Özellikle Asya ve Avrupa ülkelerindeki üniversite grupları yarışta yer aldı. Orada çok önemli mühendislik çalışmalarıyla hazırlanan araçları görüp onların ortasından sıyrılmak birtakım şeyleri yanlışsız yaptığımızı kanıtladı. Birinci olmamız orada büyük ses getirdi. Aslında biz bu sayede kendi yaptığımız işi bir adım daha ileriye taşıma fırsatı bulduk.
Aracımız su altında müşahede gayeli kullanılmaya hayli müsait. Üzerinde iki adet geniş açı kamerası bulunuyor. Otonom bir halde etrafındaki objelerden haberdar olabiliyor. Aracımız 27 kilo tartısında ve 300 metre derine inebiliyor. Üzerinde iki farklı robot kol var. Birisi ileri geri hareket edip aracın önüne çıkabilecek objelerle etkileşime geçmesini sağlıyor. Başka robot kolsa aşağıda ve o da aşağıdaki objeleri alabiliyor. Bunun haricinde üzerinde bir top atma yani işaretleyici sistemi var. Bu sayede suyun altında hedeflenen belirli yerlere işaret koyabiliyor. Üzerinde yaklaşık 10 kilogram yük taşıyabiliyor. Azamî süratiyse yaklaşık 2 knot yani saatte 2.30 deniz mili. Gelecekte yapacağımız geliştirmelerle bu araç deniz altında mayın ya da enkaz arama çalışmaları için de kullanılabilir.

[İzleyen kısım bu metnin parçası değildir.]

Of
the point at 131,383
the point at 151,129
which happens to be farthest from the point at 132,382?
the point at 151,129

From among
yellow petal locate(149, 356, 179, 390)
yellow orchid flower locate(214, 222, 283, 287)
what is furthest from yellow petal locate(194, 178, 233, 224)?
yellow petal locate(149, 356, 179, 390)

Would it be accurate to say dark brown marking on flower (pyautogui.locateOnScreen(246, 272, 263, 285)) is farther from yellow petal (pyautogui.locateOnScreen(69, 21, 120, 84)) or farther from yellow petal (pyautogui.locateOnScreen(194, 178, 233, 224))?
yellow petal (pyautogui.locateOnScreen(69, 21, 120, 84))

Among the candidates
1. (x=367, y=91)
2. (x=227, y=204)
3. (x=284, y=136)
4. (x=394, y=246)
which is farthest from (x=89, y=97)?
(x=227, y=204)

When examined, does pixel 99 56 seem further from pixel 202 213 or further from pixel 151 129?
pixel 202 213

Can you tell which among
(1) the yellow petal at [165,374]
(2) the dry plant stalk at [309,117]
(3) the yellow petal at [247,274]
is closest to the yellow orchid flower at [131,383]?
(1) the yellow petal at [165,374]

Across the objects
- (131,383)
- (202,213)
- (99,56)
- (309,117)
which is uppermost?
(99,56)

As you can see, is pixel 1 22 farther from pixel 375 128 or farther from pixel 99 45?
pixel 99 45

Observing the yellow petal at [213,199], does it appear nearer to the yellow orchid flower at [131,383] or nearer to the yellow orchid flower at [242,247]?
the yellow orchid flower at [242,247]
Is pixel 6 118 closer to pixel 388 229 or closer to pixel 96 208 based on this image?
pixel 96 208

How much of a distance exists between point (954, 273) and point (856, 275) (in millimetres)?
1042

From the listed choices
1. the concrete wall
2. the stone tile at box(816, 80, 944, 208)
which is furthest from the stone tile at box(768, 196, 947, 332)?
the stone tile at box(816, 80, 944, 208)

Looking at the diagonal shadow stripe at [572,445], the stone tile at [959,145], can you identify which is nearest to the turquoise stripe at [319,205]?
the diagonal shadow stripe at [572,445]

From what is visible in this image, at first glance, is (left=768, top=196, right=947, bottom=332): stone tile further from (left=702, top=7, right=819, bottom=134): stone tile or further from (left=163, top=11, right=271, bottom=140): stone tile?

Böyle bir başarıyı ülkemize getirmek çok gurur verici. Kadromuzun birinci yurt dışı ve birinci yarış tecrübesiydi. Müsabakada en çok ilgimizi çeken Rusların yaptığı araç oldu zira farklı metotlar kullanmışlardı. Zati onlar ikinci oldu, üçüncülüğüyse Hindistan’dan iki ekip paylaştı. Biz bu müsabakaya birinci sefer ayak basan Türk grubu olduk. İlerde kurumsallaşarak seri üretim yapabilmeyi çok istiyoruz. Bunun dışında yeni teknolojiler ve yeni muhtaçlıklar doğrultusunda farklı bir sualtı aracı daha yapmayı planlıyoruz.”